<前編のあらすじ>

隆宏と妻の千秋は不妊に悩んでいた。いろいろと手を尽くすもののなかなか子供を授からない。いかんともしがたい思いを抱えたとき、隆宏が手に取るのが16歳のときから吸っている煙草だった。

しかし、とうとう千秋にとがめられ、「子供ができないのは煙草を吸っているせいだ」とまで言われてしまう。ついに禁煙を決意した隆宏だが、飲み会の席で部長から「今日は無礼講だ」と煙草を差し出されてしまい……。
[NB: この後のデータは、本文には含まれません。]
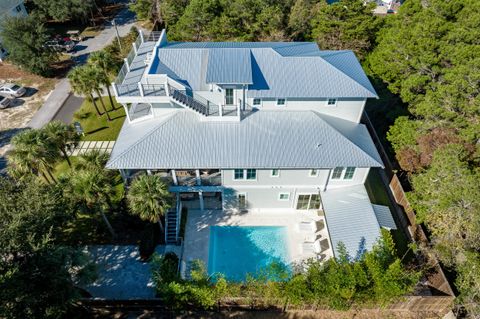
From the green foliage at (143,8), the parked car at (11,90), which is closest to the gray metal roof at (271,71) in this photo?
the parked car at (11,90)

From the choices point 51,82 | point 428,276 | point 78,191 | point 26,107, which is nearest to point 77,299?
point 78,191

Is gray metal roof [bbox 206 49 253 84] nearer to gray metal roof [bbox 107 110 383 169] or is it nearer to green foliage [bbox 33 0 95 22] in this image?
gray metal roof [bbox 107 110 383 169]

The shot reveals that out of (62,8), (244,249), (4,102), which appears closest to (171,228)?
(244,249)

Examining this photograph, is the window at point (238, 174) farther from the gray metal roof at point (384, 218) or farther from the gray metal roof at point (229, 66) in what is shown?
the gray metal roof at point (384, 218)

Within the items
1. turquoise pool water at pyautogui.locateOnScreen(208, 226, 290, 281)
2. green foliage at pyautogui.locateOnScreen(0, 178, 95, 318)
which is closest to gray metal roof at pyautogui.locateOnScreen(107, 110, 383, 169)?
green foliage at pyautogui.locateOnScreen(0, 178, 95, 318)

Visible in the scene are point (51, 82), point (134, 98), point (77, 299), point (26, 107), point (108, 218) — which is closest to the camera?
point (77, 299)

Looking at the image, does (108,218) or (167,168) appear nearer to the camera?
(167,168)

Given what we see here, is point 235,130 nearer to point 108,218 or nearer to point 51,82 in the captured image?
point 108,218

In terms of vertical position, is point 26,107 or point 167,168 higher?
point 167,168
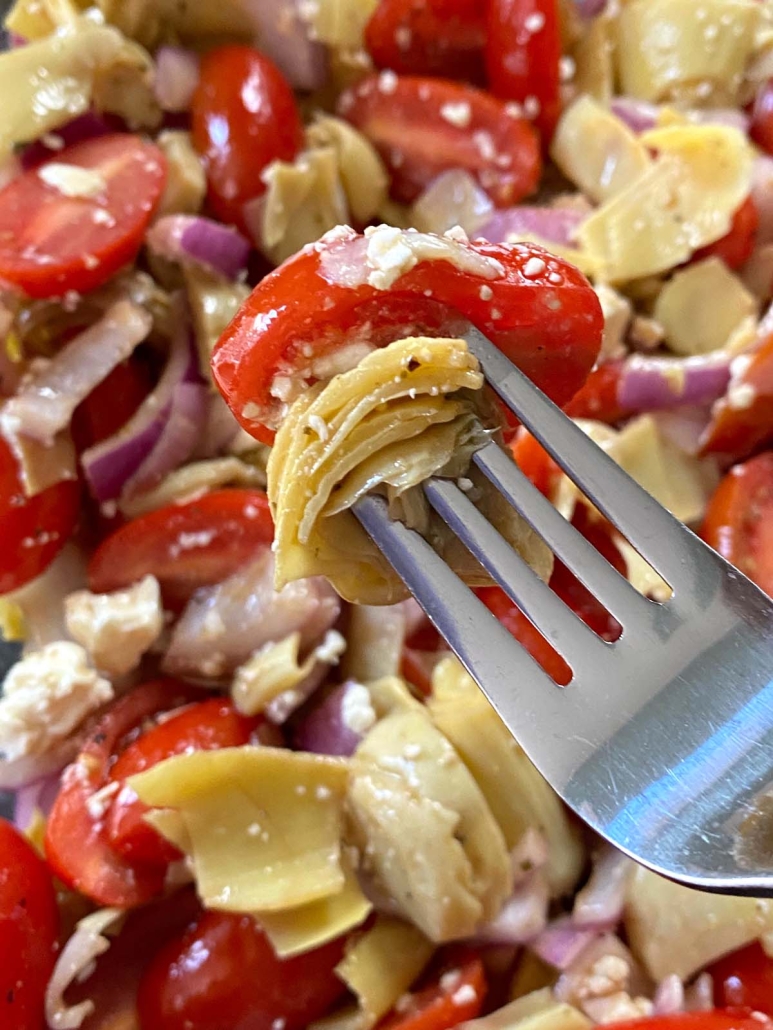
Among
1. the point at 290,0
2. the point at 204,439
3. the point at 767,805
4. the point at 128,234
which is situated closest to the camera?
the point at 767,805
前編:「ちょっとまだ話をしてるでしょ?」愛煙家を禁煙に至らせた不妊治療で苦しむ「妻の一言」

部長が煙草を差し出してきて

「ほら、吸えよ。今日は無礼講ってことでさ」

部長はそう言って煙草をこちらに向けてきた。

1本だけなら問題ないと思える。しかしこの1本で自制心が壊れてしまい、再び喫煙生活に戻ってしまいそうな気もする。だがそれが何だというのだろう。確かに健康には悪いが、自分の身体だ。煙草を吸いに喫煙所に足を運ぶことで生まれるコミュニケーションもある。煙草は百害あって一利なしとよく言われるが、決してそんなことはない。

しかし隆宏が煙草を手に取ることはなかった。

「いや、ほんとに大丈夫です。ちょっともうさすがにやめないと嫁さんに怒られますから」

そう言うと部長は「悪かったな」と隆宏の肩を叩き、自分のジョッキを片手に他の

テーブルに移動していった。

隆宏は大きく息を吐き出した。

危なかった。もし仕事が立て込んでいて疲れが溜っていたり、もう少し酒が回っていて判断力が鈍っていたら確実に煙草を受け取っていたと思う。断れたのはタイミングが良かっただけで、決して意志が強いというわけではない。

このまま自制心だけでこのまま禁煙を続けていくのは難しいかもしれない。そんなことを考えながら帰りの電車に揺られていると、隆宏の目に禁煙外来の中吊り広告が目に留まった。